Figure 3. To model BP trajectories and calculate the prevalence of hypertension, we used data from participants of the HELIUS study (n = 7,951 men, n = 10,523 women).CVD: cardiovascular diseases; SBP: systolic blood pressure; BP: blood pressure.

Figure 3. To model BP trajectories and calculate the prevalence of hypertension, we used data from participants of the HELIUS study (n = 7,951 men, n = 10,523 women).CVD: cardiovascular diseases; SBP: systolic blood pressure; BP: blood pressure.

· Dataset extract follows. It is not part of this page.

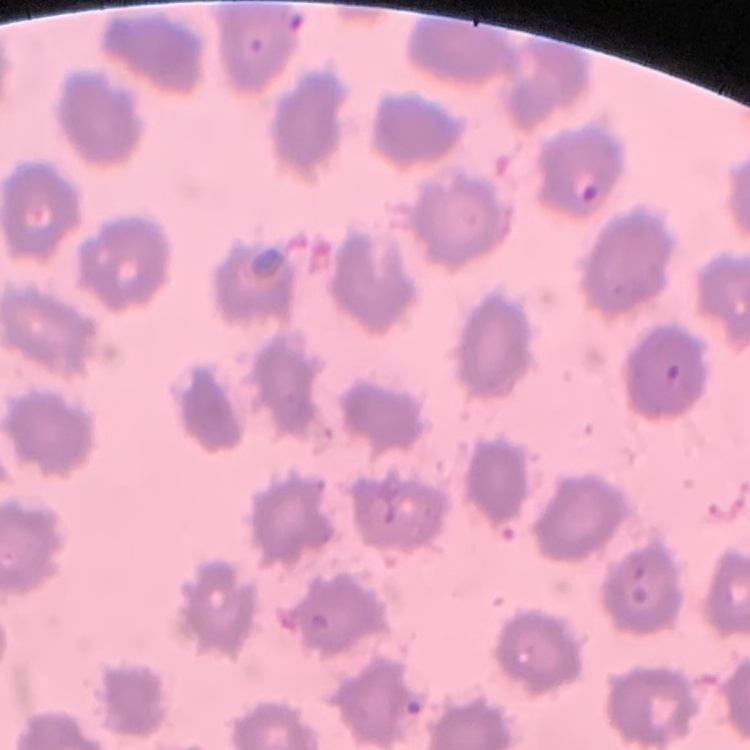

erythrocyte morphology = no rouleaux formation
image type = one tile cut from a larger photomicrograph
preparation = thin peripheral smear
stain = Field's or GiemsaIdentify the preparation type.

Various population-based studies have revealed substantial sex-disparities in BP trajectories throughout life with a larger increase in hypertension prevalence after 30 years of age and a different contribution to complications. The major limitation drawing conclusive insights into sex differences in BP-related outcomes is the lack of sex-stratified analysis or an adequate representation of women in studies especially in those <55 years of age. This emphasises the imperative need for adequately designed sex- and gender sensitive data collection and analyses in additional large-scale, longitudinal studies that have also included younger, pre-menopausal women. The current uniform approach taken in the identification and management of hypertension in adults might neglect inherent disparities in BP distribution and trajectories as well as hypertension mediated outcomes between men and women. For instance, while the higher absolute risk in men is already taken into account in various commonly used CVD risk charts and algorithms [Citation69], the higher hypertension associated CVD risk in women is not. Further, the fact that the most pronounced difference in BP trajectories is present in the young, implicates the need for sex-specific cut off values in guidelines, particularly for younger individuals.

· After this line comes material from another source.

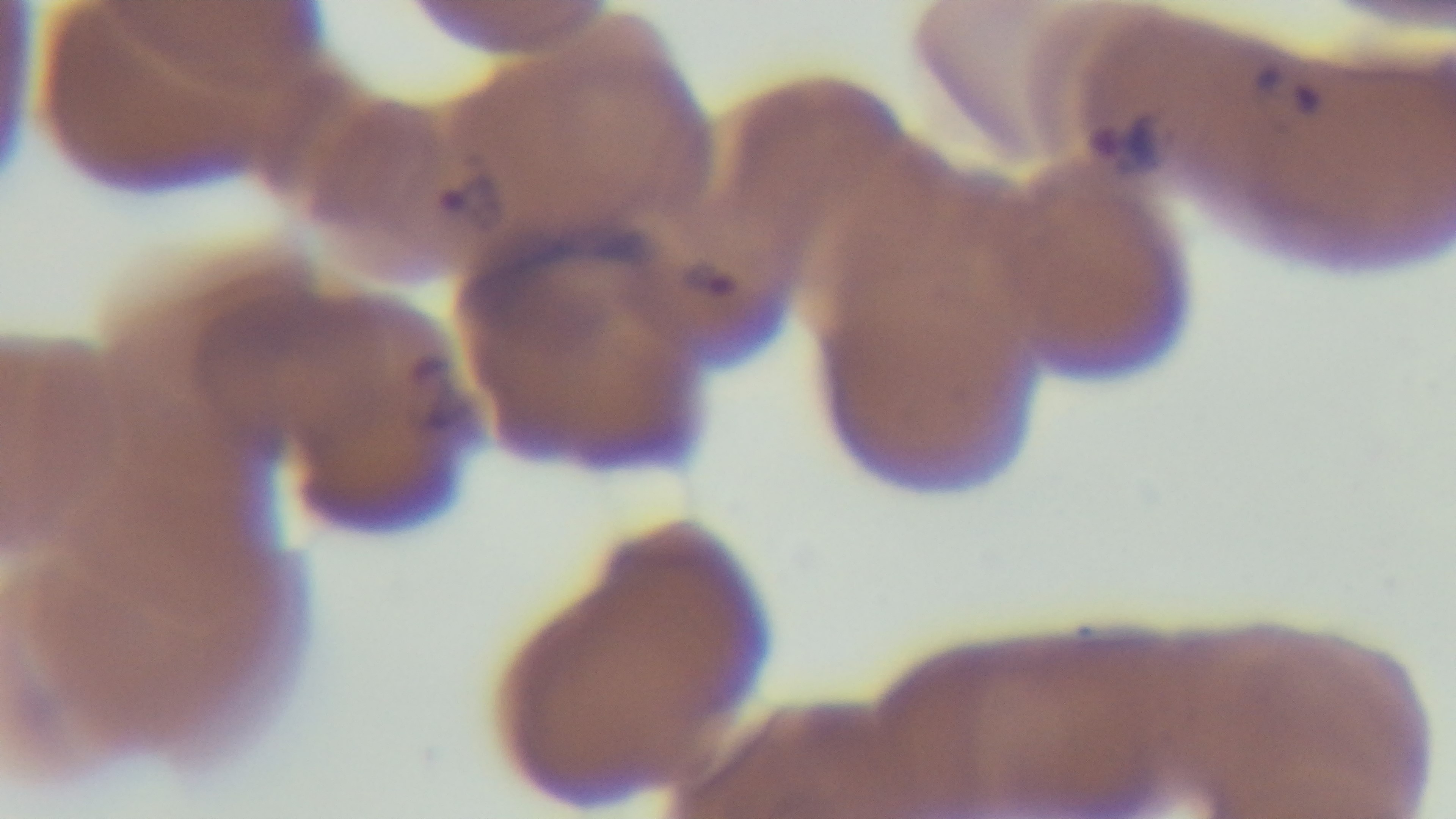
A thin smear.

One field from the slide. Mounted 4K digital camera. Malaria status: infected. Giemsa-stained. Light microscopy. Oil-immersion objective, 100x.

Nevertheless, we show that further research is essential to gain a deeper understanding of these sex-based disparities in cardiovascular risk, which will be pivotal in refining prevention and management strategies for both men and women.

Disclosure statement

No potential conflict of interest was reported by the author(s).

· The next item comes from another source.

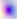

Toxoplasma gondii is shown. Captured at 400x magnification. Photomicrograph.Identify the cell.
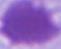
This is an erythrocyte.

modality = photomicrograph
magnification = 1000x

Data availability statement

The HELIUS data are owned by the Amsterdam University Medical Centre, location AMC in Amsterdam, The Netherlands. Any researcher can request the data by submitting a proposal to the HELIUS Executive Board as outlined at http://www.heliusstudy.nl/en/researchers/collaboration. The HELIUS Executive Board will check proposals for compatibility with the general objectives, ethical approvals and informed consent forms of the HELIUS study. There are no other restrictions to obtaining the data and all data requests will be processed in the same manner.

Additional information

Funding

The HELIUS study is conducted by the Amsterdam UMC, location AMC and the Public Health Service (GGD) of Amsterdam. Both organisations provided core support for HELIUS. The HELIUS study is also funded by the Dutch Heart Foundation, the Netherlands Organisation for Health Research and Development (ZonMw), the European Union (FP-7), and the European Fund for the Integration of non-EU immigrants (EIF). Esther MC Vriend is funded by the Swiss National Foundation under grant number 189235 for LYRICA (Lifestyle Prevention of Cardiovascular Ageing) project.